Omega-3 fatty acids could help protect men against advanced prostate cancer. Eating fish at least once a week may reduce the risk of developing advanced prostate cancer even if one is genetically predisposed to developing the disease. "Eating a healthy diet that includes dark fish and other sources of long-chain omega-3 fatty acids may decrease risk of more advanced prostate cancer even if one has a cox-2 genetic predisposition to the disease," said lead researcher John S. Witte, a professor in the Institute for Human Genetics, Epidemiology & Biostatistics at the University of California, San Francisco. The report is published in the April issue of Clinical Cancer Research.
The researchers found that men who had the highest intake of omega-3 fatty acids had a 63 percent lower risk of aggressive prostate cancer compared with men with the lowest intake of omega-3 fatty acids. Then the researchers looked at the effect of omega-3 fatty acid in men with a cox-2 variant called rs4647310, a known inflammatory gene.

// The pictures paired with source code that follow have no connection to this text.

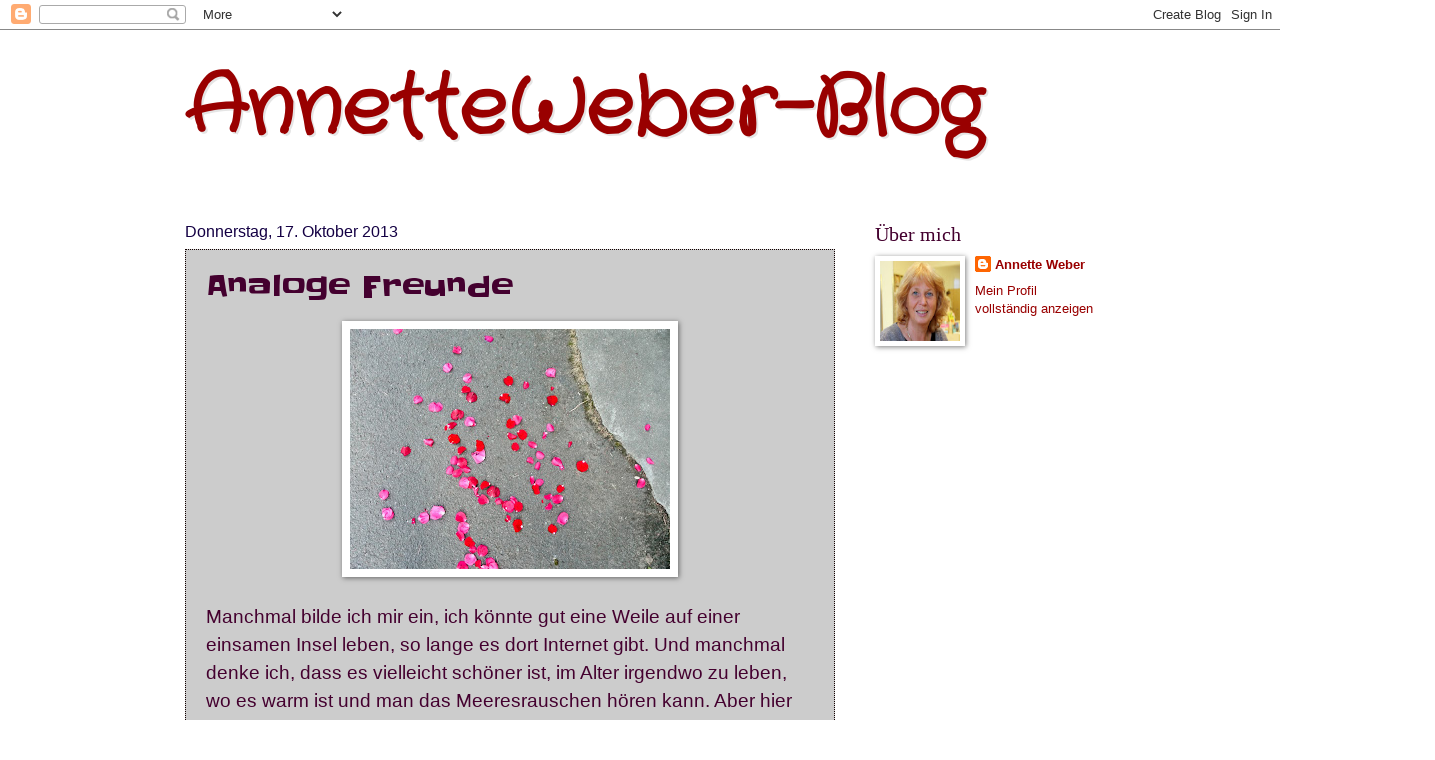

--- FILE ---
content_type: text/html; charset=UTF-8
request_url: https://annette-weber.blogspot.com/b/stats?style=WHITE_TRANSPARENT&timeRange=ALL_TIME&token=APq4FmB7Xnyhoxr5NfT5nnnFstn7UNbEh0QKMXMiqnJ2Zpdu5D7Tx_suBVn4MtO5lvJIpvt6urjCgB--7l5dnrmN0b5rsxf5oQ
body_size: -17
content:
{"total":687256,"sparklineOptions":{"backgroundColor":{"fillOpacity":0.1,"fill":"#ffffff"},"series":[{"areaOpacity":0.3,"color":"#fff"}]},"sparklineData":[[0,49],[1,55],[2,14],[3,15],[4,4],[5,19],[6,15],[7,39],[8,99],[9,16],[10,32],[11,43],[12,23],[13,51],[14,24],[15,20],[16,22],[17,13],[18,23],[19,18],[20,14],[21,4],[22,8],[23,70],[24,42],[25,7],[26,5],[27,4],[28,6],[29,1]],"nextTickMs":3600000}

Among men with low omega-3 fatty acid intake and this variant, the risk of developing advanced prostate cancer increased fivefold. However, men who had a high intake of omega-3 fatty acids had a significantly lower risk, even if they had the cox-2 variant.
Steve - this is very positive because the researchers took into account inflammatory genetic polymorphisms. The positive effect explains fish oil's epigenetic effect in not allowing those polymorphisms to express themselves negatively.